Clearly, the construction industry is in dire need of reform. Barry B. LePatner has been prominently ranked among the nation’s preeminent construction attorneys and has spent the last three decades as a construction lawyer on the inside of the process. From representing some of the nation’s most significant corporations, institutions, and developers to the world’s most eminent architects and engineers, he has seen firsthand how the construction industry wastes over $120 billion annually.
Broken Buildings, Busted Budgets tells the story of the United States’ construction industry—one that consumes $1.23 trillion a year, yet ranks highest among industries on the “waste and inefficiency” scale, and lowest in the amount of money invested annually in technology.
LePatner builds a powerful case for much-needed change to a risk-averse industry plagued with weak management, a shortage of capital, and ineffective supervision.
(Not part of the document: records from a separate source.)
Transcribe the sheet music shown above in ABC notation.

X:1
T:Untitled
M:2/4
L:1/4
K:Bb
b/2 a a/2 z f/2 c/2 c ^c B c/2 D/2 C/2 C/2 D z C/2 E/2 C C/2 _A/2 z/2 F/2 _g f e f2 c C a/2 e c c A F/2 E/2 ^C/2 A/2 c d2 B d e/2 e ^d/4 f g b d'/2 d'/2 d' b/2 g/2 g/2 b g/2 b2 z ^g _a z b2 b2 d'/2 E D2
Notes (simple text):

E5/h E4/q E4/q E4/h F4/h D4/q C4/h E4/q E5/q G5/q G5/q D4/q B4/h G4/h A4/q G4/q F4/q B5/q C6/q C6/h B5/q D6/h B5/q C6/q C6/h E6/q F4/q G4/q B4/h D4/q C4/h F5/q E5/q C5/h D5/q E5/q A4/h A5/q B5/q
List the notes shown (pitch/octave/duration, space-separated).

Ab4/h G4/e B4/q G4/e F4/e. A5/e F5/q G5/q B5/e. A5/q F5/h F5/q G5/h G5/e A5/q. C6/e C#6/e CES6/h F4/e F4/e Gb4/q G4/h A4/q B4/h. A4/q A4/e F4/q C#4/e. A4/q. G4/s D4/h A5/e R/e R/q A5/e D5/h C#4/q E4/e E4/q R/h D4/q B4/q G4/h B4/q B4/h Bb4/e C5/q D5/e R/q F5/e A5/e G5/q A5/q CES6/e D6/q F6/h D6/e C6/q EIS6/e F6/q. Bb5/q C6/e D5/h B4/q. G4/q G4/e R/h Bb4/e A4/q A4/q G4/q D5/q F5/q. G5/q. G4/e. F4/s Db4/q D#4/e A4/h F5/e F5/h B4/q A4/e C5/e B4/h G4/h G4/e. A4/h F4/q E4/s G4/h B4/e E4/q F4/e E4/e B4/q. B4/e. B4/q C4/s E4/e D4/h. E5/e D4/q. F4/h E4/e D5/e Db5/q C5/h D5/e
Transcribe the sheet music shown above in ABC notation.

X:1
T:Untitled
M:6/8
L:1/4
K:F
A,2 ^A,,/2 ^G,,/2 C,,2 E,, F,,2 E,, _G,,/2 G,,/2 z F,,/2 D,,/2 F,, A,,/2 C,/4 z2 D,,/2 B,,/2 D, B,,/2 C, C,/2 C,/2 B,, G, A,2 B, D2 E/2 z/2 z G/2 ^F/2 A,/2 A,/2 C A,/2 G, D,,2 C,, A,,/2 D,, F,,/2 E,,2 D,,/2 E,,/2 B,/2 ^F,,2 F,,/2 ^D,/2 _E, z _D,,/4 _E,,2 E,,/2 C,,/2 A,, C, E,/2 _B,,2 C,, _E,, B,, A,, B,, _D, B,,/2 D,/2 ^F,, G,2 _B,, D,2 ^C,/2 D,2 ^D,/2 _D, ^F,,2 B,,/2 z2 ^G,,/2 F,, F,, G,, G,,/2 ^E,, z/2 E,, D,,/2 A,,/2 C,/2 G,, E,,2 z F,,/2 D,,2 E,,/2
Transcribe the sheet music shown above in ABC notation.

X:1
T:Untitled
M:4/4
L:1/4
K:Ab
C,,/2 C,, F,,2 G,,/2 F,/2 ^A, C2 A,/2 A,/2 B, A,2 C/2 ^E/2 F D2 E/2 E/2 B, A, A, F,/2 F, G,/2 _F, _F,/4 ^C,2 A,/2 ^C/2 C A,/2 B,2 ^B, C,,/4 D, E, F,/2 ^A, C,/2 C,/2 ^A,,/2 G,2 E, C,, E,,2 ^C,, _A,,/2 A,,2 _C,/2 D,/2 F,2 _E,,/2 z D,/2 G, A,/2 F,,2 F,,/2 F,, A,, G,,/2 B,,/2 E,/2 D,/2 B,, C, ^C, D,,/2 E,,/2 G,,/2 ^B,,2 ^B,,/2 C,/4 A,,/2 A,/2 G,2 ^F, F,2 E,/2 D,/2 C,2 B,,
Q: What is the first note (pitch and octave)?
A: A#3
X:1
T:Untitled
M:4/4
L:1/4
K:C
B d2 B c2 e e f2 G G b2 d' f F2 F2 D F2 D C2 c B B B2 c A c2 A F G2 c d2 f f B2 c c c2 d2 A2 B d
He pinpoints two main issues that underlie the industry’s woes: the lack of a true fixed-price contract and the absence of intermediaries to aggressively represent the interests of all owners of construction projects. Contractors work today in much the same way they have for centuries. By controlling all information related to the cost of a project, contractors operate as monopolists—facing little risk and unchecked by a healthy fear of being easily replaced.
Broken Buildings, Busted Budgets has been written to help you—the potential purchaser of a new office building or home or highway or dam—understand how the industry functions and why it is so inefficient. Armed with the most powerful weapon—valuable business information—you will have a fighting chance to get the building you want, when you want it, for the price you agreed upon.